10.4.1 International Obesity Task Force (IOTF) mass index cutoffs for overweight and obesity in children
In 1998, WHO convened an International Task Force on Obesity to define overweight and obesity in children and adolescents. This expert group agreed to recommend the adoption of an earlier approach developed by the European Childhood Obesity group (Poskitt, 1995) but based on an international reference population. To accomplish this recommendation, Cole et al. (2000) compiled data for BMI for children 2–18y from six large nationally representative cross-sectional growth studies (Brazil, Great Britain, Hong Kong, the Netherlands, Singapore, and the United States). The data were used to construct two country-specific percentile curves passing through the adult definitions of both overweight (BMI > 25kg/m2) and obesity (> 30kg/m2) at age 18y for each sex. The curves were then averaged across countries by age to yield sex-specific curves for each cutoff. A major disadvantage of these international (IOTF) cutoffs, however, was that they could not be expressed as percentiles (e.g., 85th percentile) or standard deviation scores (+2 Zscores).
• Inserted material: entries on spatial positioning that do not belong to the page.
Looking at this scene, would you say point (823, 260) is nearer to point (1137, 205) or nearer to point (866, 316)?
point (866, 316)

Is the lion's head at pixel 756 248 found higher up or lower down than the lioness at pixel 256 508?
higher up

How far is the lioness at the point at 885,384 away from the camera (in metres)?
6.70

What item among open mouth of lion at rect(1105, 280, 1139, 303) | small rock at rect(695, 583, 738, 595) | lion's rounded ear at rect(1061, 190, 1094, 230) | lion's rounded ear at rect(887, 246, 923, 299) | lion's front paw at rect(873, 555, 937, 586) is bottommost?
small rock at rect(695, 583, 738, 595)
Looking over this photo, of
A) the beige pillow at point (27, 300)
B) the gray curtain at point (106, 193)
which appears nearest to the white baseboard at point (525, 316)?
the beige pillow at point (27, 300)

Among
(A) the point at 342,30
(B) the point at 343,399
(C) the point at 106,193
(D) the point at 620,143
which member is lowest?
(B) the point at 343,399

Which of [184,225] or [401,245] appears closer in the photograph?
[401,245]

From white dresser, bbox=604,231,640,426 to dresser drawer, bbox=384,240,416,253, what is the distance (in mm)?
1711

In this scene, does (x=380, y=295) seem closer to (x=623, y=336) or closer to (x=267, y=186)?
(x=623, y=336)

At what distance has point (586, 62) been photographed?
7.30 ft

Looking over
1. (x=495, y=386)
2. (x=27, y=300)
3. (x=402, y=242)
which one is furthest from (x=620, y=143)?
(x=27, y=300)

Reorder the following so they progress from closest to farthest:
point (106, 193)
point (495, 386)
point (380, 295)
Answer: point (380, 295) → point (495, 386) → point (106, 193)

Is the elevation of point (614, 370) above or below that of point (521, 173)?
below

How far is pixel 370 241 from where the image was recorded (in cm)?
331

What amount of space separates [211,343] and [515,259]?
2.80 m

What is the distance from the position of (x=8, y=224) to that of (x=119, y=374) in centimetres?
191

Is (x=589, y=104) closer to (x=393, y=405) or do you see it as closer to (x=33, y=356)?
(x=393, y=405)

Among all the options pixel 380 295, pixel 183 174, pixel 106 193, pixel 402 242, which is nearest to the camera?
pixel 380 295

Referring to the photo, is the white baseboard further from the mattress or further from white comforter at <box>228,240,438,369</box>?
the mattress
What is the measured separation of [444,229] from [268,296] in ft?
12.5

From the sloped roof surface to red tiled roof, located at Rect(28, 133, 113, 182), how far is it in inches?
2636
As a result they could not be compared with other reference data in which the BMI cutoffs were defined by age-sex- specific BMI percentiles (e.g., 85th or 95th percentile) or standard deviation scores (e.g., +2SDs). Consequently, Cole and Lobstein (2012) reformulated their original international cutoffs using the LMS curves which permit BMI to be expressed as a percentile or SD score. Table 10.12 presents the sex-specific BMI cut- offs at age 18y for overweight (BMI 25), obesity (BMI 30), and morbid obesity (BMI 35), expressed as a SD score equivalent or percentile equivalent. Only small differences (< 0.2% on average) were observed when these new international IOFT cutoffs were compared with the original cutoffs based on prevalence rates for overweight and obesity from US and Chinese data.BMI cutoff at 18y (kg/m2) | SD score equivalent | Percentile equivalent |
Boys | ||
25 | 1.310 | 90.5 |
30 | 2.288 | 98.9 |
35 | 2.930 | 99.83 |
Girls | ||
25 | 1.244 | 89.3 |
30 | 2.192 | 96.6 |
35 | 2.822 | 99.76 |
- Use of weight-for-stature charts, that cover only a restricted age range, and omit adolescence entirely, are eliminated
- Obesity assessment in adults is integrated with that in children and adolescents
- Existing cutoffs can now be expressed as percentiles or SD scores allowing comparison with other BMI references
- New cutoffs are easy to derive (e.g., BMI for morbid obesity)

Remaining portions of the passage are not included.